現役時代はとてつもなく大きな太鼓腹で知られ、肉の多い大乃国(にくのおおいおおのくに)という回文があった。現在は年寄・芝田山として芝田山部屋を営んでいる。
概要
1962年北海道に生まれる。中学時代は柔道少年だったが、巡業で北海道に来た魁傑にスカウトされ花籠部屋へ入門。1978年3月に初土俵を踏む。1981年に魁傑が引退し放駒を襲名。同時に魁傑が興した放駒部屋に移籍する。
1983年3月に新入幕。同年11月には北の湖、千代の富士、隆の里の3横綱を破り3つの金星を獲得し、殊勲賞を受賞。1987年5月には西大関の地位で15戦全勝で初優勝。7月、9月も12勝、13勝を挙げ横綱に昇進。昭和に誕生した最後の横綱となった。
190cm近い長身と重心の低い重い体格から将来を強く期待され、当時の春日野理事長(元横綱栃錦)から「明治の角聖と呼ばれた常陸山を目指せ」と言われた。しかし新横綱の11月場所は8勝7敗でギリギリの勝越し、翌1988年1月は5勝5敗で途中休場となり、早くも進退の危機が迫る。翌3月は進退を賭けて臨み、序盤5日間で3勝2敗になったがその後は連勝を重ねる。千秋楽は1敗の北勝海との直接対決になり、大乃国が勝って13勝2敗同士の優勝決定戦となる。優勝決定戦は土俵際の突き落としで勝利し、横綱として初めての優勝を勝ち取った。しかしその後は千代の富士、北勝海の九重勢に押され、優勝を手にすることは出来なかった。
しかし彼の横綱としての最大の見せ場は、1988年5月から連勝を重ね、11月に全勝すれば双葉山の69連勝の記録への挑戦権を手にする千代の富士の連勝を、千秋楽に53で止めた一番である。当時の相撲ファンの目は千代の富士の連勝記録への関心がほとんであり、師匠放駒にも「どうせ今のお前じゃ何したって勝てないんだからヒヤッとさせる場面くらい作ってこいよ」と言われてしまい、逆にこれが発奮材料となり、打倒千代の富士に燃える事となる。千秋楽当日の朝は2時間も早く稽古場に現れ、徹底的に千代の富士対策を練ったという。そして千秋楽結びの一番、寄り倒しで見事に千代の富士を破り連勝を53でストップさせた。取組後のインタビューでは報道陣に対し「俺だって横綱だ!」と珍しく声を荒げた。奇しくもこれが昭和の大相撲最後の一番となった。

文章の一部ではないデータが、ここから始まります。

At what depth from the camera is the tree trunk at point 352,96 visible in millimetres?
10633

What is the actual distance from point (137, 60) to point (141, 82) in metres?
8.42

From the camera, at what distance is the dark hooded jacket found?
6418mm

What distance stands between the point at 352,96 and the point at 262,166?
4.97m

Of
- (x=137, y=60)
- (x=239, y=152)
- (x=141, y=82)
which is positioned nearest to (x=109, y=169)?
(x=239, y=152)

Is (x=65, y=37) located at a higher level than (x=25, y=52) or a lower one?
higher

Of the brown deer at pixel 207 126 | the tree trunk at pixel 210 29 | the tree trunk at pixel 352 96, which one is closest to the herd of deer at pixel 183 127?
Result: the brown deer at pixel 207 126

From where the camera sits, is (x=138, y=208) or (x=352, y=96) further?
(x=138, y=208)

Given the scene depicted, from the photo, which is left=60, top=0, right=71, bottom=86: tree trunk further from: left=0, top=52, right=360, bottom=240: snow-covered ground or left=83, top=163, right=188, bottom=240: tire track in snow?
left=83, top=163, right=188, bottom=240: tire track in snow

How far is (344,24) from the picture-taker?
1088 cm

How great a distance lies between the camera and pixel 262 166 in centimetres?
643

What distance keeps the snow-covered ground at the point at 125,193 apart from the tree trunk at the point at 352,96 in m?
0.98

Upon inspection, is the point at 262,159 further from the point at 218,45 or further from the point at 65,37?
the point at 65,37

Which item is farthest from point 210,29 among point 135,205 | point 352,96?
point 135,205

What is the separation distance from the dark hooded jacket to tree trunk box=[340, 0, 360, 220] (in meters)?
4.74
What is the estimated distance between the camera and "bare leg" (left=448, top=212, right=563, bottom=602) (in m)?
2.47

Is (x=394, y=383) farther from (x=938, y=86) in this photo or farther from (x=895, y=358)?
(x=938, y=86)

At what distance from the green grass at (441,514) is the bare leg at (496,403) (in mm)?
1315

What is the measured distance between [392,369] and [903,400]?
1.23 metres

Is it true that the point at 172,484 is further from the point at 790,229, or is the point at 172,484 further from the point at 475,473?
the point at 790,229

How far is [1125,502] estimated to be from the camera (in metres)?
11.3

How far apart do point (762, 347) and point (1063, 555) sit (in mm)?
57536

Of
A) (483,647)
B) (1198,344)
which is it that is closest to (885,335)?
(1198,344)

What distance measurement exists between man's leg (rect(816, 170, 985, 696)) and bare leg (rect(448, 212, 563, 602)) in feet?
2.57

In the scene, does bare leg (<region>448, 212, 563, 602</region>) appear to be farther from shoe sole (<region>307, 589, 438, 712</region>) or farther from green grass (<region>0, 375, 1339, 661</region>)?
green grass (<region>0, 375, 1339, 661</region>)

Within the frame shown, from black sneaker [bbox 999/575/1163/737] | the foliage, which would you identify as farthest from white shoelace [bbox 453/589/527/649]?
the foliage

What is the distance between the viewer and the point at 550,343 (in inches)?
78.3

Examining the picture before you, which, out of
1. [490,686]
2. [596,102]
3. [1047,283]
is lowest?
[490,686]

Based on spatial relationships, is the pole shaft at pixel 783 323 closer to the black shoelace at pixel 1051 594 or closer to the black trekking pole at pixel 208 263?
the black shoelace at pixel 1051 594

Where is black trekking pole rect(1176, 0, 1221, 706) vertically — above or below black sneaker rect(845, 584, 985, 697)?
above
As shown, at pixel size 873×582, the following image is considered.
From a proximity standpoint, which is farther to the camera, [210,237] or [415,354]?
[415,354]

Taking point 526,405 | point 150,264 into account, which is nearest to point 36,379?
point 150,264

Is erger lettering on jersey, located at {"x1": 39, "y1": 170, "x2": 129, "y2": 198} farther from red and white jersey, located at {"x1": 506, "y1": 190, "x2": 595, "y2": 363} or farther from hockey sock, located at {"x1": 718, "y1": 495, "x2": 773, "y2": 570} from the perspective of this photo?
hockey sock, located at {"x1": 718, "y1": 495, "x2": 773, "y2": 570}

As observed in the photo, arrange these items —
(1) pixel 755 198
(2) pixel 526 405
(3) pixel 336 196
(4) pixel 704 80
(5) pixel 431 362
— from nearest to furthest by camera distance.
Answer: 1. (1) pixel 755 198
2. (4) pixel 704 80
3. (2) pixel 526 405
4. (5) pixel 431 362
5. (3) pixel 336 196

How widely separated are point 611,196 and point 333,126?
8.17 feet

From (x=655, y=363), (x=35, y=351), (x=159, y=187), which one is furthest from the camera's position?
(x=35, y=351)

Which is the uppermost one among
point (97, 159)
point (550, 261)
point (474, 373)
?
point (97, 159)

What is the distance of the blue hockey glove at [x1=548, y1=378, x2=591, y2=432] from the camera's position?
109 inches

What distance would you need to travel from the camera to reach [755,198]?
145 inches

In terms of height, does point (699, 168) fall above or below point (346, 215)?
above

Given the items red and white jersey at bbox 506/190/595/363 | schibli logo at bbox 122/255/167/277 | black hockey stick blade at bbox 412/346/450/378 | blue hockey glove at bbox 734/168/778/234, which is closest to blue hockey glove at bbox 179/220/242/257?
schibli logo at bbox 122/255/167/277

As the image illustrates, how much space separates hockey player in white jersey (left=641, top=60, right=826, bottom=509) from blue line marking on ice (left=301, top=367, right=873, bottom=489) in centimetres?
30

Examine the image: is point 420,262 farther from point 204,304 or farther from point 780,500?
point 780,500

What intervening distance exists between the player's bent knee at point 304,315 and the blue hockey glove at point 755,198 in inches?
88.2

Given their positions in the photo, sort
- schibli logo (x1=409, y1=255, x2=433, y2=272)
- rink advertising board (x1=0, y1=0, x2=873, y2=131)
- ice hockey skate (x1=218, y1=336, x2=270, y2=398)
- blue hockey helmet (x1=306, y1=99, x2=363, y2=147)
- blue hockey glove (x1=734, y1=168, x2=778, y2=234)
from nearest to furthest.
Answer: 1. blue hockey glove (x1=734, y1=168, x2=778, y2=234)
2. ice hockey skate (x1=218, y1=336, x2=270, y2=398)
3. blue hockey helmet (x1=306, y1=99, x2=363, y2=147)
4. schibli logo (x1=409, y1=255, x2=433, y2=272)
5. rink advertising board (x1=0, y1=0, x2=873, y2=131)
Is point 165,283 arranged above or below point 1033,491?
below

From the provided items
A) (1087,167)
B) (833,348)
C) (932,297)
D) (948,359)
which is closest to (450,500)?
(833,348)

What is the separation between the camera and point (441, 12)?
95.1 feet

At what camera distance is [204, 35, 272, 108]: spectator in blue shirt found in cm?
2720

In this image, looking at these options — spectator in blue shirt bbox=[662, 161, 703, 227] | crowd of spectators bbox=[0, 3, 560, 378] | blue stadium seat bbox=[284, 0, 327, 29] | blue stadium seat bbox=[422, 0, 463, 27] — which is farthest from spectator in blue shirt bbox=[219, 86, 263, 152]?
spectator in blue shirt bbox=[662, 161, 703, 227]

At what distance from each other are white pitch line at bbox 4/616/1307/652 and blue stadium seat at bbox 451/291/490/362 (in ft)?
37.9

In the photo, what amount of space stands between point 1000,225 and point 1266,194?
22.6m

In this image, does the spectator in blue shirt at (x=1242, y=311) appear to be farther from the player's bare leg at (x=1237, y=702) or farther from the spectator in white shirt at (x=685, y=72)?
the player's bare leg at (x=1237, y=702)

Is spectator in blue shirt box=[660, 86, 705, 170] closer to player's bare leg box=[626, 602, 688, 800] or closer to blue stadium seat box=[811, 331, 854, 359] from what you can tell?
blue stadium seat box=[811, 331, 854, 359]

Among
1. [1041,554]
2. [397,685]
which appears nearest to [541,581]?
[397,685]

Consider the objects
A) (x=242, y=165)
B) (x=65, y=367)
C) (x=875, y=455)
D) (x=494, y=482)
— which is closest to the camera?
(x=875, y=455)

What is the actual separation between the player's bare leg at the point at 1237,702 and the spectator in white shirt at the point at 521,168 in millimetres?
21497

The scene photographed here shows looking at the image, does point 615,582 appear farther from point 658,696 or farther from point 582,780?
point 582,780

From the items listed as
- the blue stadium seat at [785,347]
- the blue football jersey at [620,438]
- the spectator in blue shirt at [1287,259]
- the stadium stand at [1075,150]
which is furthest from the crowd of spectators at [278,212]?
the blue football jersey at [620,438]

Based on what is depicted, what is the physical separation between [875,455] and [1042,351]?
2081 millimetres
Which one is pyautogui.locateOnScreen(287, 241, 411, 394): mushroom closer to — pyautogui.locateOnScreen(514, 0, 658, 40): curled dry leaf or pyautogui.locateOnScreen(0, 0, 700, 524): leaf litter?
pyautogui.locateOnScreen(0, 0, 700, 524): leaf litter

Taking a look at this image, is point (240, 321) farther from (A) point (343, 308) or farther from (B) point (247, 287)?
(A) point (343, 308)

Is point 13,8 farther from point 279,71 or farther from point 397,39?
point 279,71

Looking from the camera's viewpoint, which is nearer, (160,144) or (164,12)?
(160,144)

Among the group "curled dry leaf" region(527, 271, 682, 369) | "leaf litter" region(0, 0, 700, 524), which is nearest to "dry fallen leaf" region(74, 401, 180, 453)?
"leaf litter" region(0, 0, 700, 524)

その後は体重の増え過ぎによる睡眠時無呼吸症候群や膝の故障に悩まされ、1989年7月以降は成績が低迷する。特に同年9月は7勝8敗と、15日制定着以降の横綱としては初めての皆勤での負越しを記録してしまう。翌11月は全休、1990年1月は8勝7敗と辛くも勝ち越すが、その後4場所連続休場。1992年3月に12勝3敗で優勝次点の成績を挙げた以外は優勝戦線に絡むこともなかった。そして1993年7月に現役引退。
引退後は年寄・芝田山を襲名し、放駒部屋の部屋付き親方として後進の指導に当っていたが、1999年に独立し芝田山部屋を興した。
現役時は寡黙できまじめな印象が強い力士だったが、実際にはユニークな人柄で話も上手く、引退後はバラエティ番組などにもよく出演している。食、特に甘味に関する知識が非常に豊富で、近年では「スイーツ親方」「スイーツおじさん」と呼ばれグルメ番組に出演し知識を披露したり味の論評をしたりすることも多い。また自分でも料理をし、見事な手さばきでケーキを作ったりしている。
角界きっての常識人として知られ、現役時横綱は特権として割り込みが許される健康診断にも当然といった態度で普通に並んだという。またゴキブリが大変苦手で、入門当時、足元をうろつくゴキブリを見た途端に足がすくんでしまい身動きが取れなくなったしまったそうである。